On the timing of the subsidy removal, Aganga explained that since the 2012 Appropriation Bill submitted to the National Assembly did not make provision for subsidy, it ought to have been obvious that government would remove subsidy on January 1.
He said the government was allowed under the law to implement a certain percentage of the budget before approval once the bill had been submitted to the National Assembly.
Meanwhile, Labour and civil society groups, which said ongoing rallies were ‘dress rehearsals’, have fixed Monday, January 9 for the commencement of its mass action.
Speaking after a meeting of the Nigeria Labour Congress, Trade Union Congress and civil society groups, President of NLC, Abdulwaheed Umar, said the mass action would continue till the pump price was reversed.
Omar spoke alongside his counterpart in the TUC, Mr.

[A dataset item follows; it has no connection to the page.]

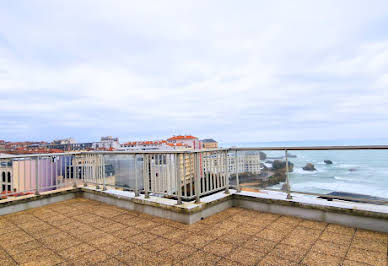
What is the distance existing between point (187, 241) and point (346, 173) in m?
2.57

Peter Esele, at the end of an emergency meeting of the National Executive Councils of the NLC and the TUC in Abuja on Wednesday.
Omar urged Nigerians to make elaborate preparations for the strike by stocking food items and water to cope with the period of the strike.
The labour leaders called on Nigerians to turn out en masse to participate in the “struggle against the removal of the fuel subsidy.”
They noted that the method of resistance against the subsidy removal would be non-violent.
The unions said that the Federal Government had not met the conditions reached with Labour in 2009 for the removal of the subsidy.
They listed the conditions to include “fixing of all the refineries and building new ones; regular power supply; and provision of other social infrastructure such as roads railways and repairs of roads as well as eliminating corruption associated with supply and distribution of petroleum products in the downstream sector of the oil industry.”
They condemned the killing of a protester in Ilorin, Kwara State, and the alleged harassment of Nigerians protesting against the fuel price increase in about 10 cities of Nigeria.
The labour leaders also urged the officers and men of the Armed Forces and security operatives to resist directives to shoot people involved in the protest.
“Labour calls on the police, armed forces and other security agencies to reject orders that they turn their weapons on fellow Nigerians. We warn that anybody who does so will be individually brought to justice.
“The primary objective of this patriotic call and movement is to revert PMS price to N65, restore normalcy and reclaim Nigeria for Nigerians.”
The Secretary General of the Joint Action Front, Mr. Abiodun Aremu; the National Convener of the United Action for Democracy, Mr. Jaiye Gaskia; representatives of the commercial motorcycle riders, students leaders and others attended the meeting.